Today, Tame Impala has announced his fifth full-length album, Deadbeat. The record will arrive on October 17, through Columbia Records and on it, Impala sculpts a collection of wickedly potent club-psych explorations as a vehicle for some of his most direct and brain-wormy songwriting to date. The album is deeply inspired by bush doof culture and the Western Australia, rave scene recasting Impala as a kind of future primitive rave act in the process.
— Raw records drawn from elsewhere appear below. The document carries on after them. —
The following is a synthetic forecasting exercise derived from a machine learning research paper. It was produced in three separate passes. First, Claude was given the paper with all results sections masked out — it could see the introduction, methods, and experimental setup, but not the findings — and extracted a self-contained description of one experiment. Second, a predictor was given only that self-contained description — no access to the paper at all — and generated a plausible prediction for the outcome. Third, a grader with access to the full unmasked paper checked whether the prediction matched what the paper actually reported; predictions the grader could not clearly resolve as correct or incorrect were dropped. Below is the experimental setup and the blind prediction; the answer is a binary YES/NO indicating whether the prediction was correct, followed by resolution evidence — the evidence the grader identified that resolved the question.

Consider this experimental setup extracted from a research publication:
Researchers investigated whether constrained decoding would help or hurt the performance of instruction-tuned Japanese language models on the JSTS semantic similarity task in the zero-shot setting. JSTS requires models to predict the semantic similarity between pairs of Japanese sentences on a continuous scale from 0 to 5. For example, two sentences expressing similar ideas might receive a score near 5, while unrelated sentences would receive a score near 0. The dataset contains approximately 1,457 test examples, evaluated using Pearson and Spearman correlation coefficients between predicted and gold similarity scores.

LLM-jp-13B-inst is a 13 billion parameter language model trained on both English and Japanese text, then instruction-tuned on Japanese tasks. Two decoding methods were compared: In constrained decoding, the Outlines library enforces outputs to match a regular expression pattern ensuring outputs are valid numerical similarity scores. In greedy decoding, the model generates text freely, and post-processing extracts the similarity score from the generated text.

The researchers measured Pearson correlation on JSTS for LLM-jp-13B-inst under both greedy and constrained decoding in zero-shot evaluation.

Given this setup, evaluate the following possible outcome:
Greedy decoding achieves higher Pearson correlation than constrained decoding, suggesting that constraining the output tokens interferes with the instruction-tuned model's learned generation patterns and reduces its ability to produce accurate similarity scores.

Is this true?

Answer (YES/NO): YES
Conceived in various locations over the last few years, Deadbeat was largely galvanized between the artist’s hometown of Fremantle and his studio, Wave House in Injidup, Western Australia, in the first half of 2025. The album sounds like the work of an artist with a leveled-up mastery, crafted with a newfound embrace of spontaneity for the renowned perfectionist. How that manifests is a distinct minimalism and crunch, with timbres and textures that add an ineffably new dimension to the sound, as well as a richer, more playful vocal range than ever.


Lyrically, Deadbeat has Impala channelling an endless bummer, a self-deprecating fuck-up stuck in a negative feedback loop when he should have long had his shit together. After going macro on The Slow Rush’s (2020) examination of time, Deadbeat focuses on the nuanced minutiae of the emotional quotidian. Dosed in tandem with the music’s euphoric and body-moving urges, Deadbeat pitches raving as self-enquiry, self-medication in lieu of self-care and the kick-on as domestic bliss. Reality can wait another day or two.